Today’s couples who are planning to get married should seriously consider preparing a prenuptial agreement.
For many, however, the very idea of a prenuptial agreement evokes the idea of mistrust and faltering commitment to the relationship. After all, many years ago, many states prohibited prenuptial agreements, because their legislators believed that these agreements encouraged divorce among married couples. And many of today’s narratives in our culture contain the theme of one economically-advantaged party, about to wed a not-so-advantaged fiancé, who proposes to the fiancé that they prepare a “prenup,” and the immediate implication to most is that in making such a proposal the former party is manifesting weak commitment to the permanence of the marriage. Because, the attitude goes, who needs a prenup if the parties are committed to living happily ever after?

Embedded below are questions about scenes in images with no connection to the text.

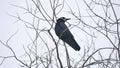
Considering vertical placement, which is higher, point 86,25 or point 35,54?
point 86,25

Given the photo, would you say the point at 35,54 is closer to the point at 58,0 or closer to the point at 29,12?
the point at 29,12

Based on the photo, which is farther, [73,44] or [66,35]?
[66,35]

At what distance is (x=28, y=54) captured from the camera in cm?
490

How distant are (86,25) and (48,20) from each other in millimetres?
751

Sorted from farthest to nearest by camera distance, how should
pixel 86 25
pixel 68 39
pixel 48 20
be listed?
1. pixel 68 39
2. pixel 86 25
3. pixel 48 20

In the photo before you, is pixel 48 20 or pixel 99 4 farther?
pixel 99 4

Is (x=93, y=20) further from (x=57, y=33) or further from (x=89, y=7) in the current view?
(x=57, y=33)

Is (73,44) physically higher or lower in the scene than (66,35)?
lower

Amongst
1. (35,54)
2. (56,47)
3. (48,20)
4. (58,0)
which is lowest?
(35,54)

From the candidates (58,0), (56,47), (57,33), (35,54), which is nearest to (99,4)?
(58,0)

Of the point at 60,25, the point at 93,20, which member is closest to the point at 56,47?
the point at 93,20

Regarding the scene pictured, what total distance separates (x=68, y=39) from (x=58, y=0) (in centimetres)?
218

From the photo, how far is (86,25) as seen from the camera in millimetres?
4699

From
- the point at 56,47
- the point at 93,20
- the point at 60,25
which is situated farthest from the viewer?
the point at 60,25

One should think of the “prenuptial agreement” as more of a plan than as a “settlement agreement.”
History has shown that divorce is an increasingly undeniable possibility, however remote that possibility may be. Also undeniable is the consideration that trying to settle our affairs when ending the marriage is often a far thornier proposition than trying to plan for this possibility as part of the preparation for the marriage.
The term, “settlement,” refers to something done to resolve a dispute. The idea of a prenup is to avoid or minimize disputes, rather than to find oneself confronted (and confounded) by them.

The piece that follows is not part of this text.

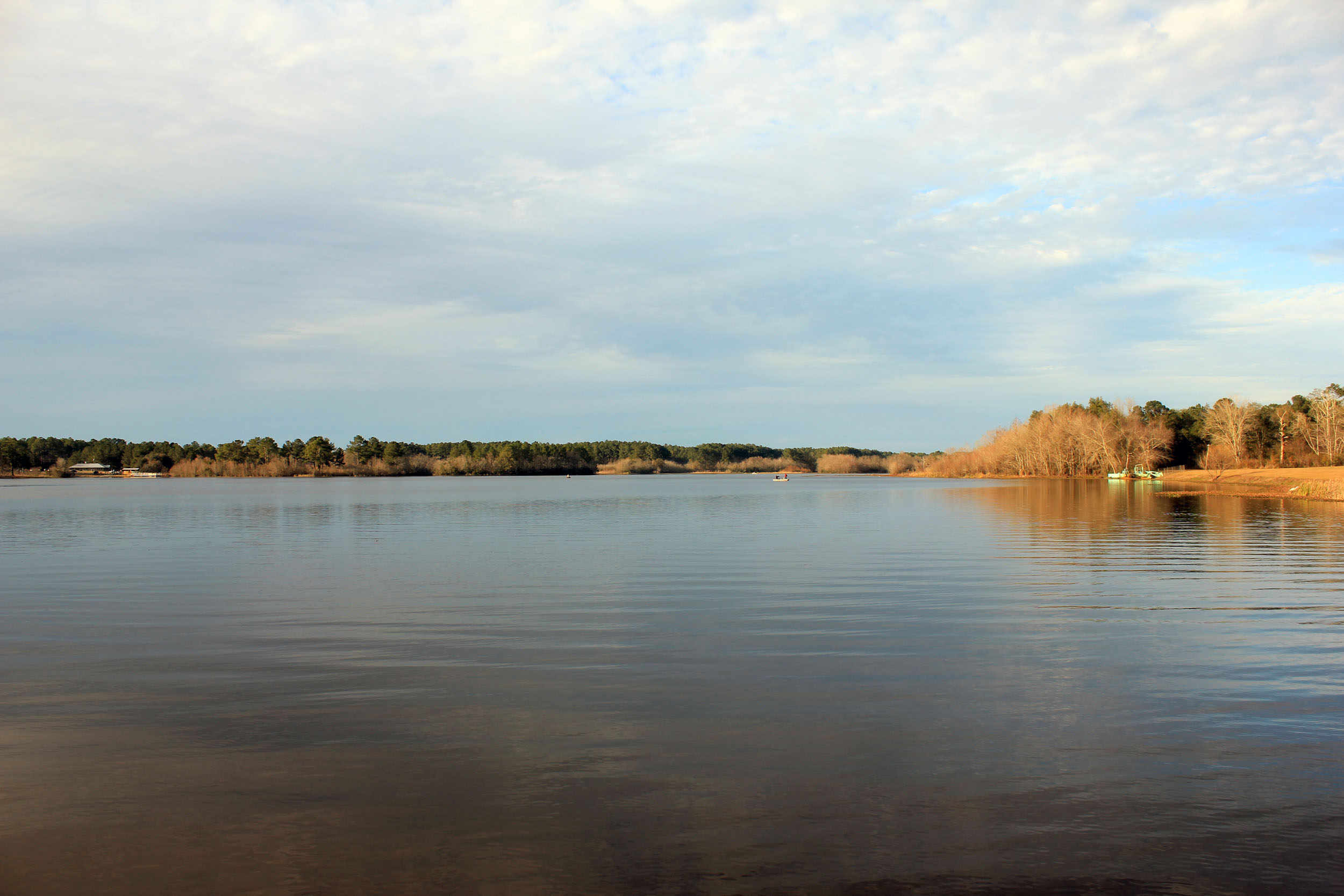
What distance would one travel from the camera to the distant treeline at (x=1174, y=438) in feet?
401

For this reason, the idea of prenuptial agreements should not be thought of as something available exclusively for the benefit of the wealthy. On the other hand, the wealthy party is in a better position to think about the spouse’s future financial welfare while preserving his or her own assets. A prenup should be recognized by any couple as a planning tool that enables and encourages them to think ahead and to intelligently chart the future of their relationship. A couple able to adopt this viewpoint can begin to think creatively about that future and can progress in that thinking toward win-win outcomes.

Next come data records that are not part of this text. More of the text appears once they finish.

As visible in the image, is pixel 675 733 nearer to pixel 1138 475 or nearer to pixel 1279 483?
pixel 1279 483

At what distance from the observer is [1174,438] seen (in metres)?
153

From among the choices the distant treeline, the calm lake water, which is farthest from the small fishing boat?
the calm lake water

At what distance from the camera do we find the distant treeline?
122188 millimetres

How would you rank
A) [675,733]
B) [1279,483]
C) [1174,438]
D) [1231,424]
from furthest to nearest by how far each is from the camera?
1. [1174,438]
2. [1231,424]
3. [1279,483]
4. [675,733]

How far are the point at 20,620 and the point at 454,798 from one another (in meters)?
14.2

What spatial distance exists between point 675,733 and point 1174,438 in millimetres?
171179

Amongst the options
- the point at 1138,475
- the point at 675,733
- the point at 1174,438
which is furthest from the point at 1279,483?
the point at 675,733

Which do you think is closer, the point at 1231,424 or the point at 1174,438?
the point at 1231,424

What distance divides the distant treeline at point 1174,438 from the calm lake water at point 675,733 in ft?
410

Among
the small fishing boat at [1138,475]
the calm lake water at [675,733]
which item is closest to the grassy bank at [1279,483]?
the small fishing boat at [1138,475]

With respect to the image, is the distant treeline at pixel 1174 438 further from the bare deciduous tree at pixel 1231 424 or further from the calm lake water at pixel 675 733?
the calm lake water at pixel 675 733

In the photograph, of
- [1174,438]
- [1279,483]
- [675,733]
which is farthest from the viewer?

The challenge has to do with both parties being willing to confront the theoretical possibility of a future separation while maintaining concern for the future well-being of the person he or she loves most passionately right now. Think, for example, of how many issues may arise when trying to negotiate a settlement agreement ending the marriage. Issues that, without planning, are not likely to be considered until after the fact of a painful separation.
The plan should start with the parties in the marriage organizing their relationships as family members. What hats are each going to wear? As providers; as parents; as members of a family? Is one spouse going to work and support the family to give the other spouse time to study and become more financially able? Or, similarly, is one going to be a stay-at-home, full time parent while the other is out earning the daily bread? The variations, of course, are nearly infinite. These are roles newlyweds usually adopt in some manner. Unfortunately, however, this is something the parties usually arrive at as a matter of course, rather than something creatively thought out, and adopted as a matter of policy.
Then, once this is done, how will these posts be addressed should the parties separate? And how will such contributions be valuated and how will each family member be provided for? Again, policy should be set, with the goal being achieving the optimum long-range survival of each family member.
How much more likely, under these circumstances of planning, is each party to give serious attention to—and concern for—the needs, wants and welfare of the other family members, than when caught in the emotional conflicts of trying to negotiate an after-the-fact, dissolution settlement agreement?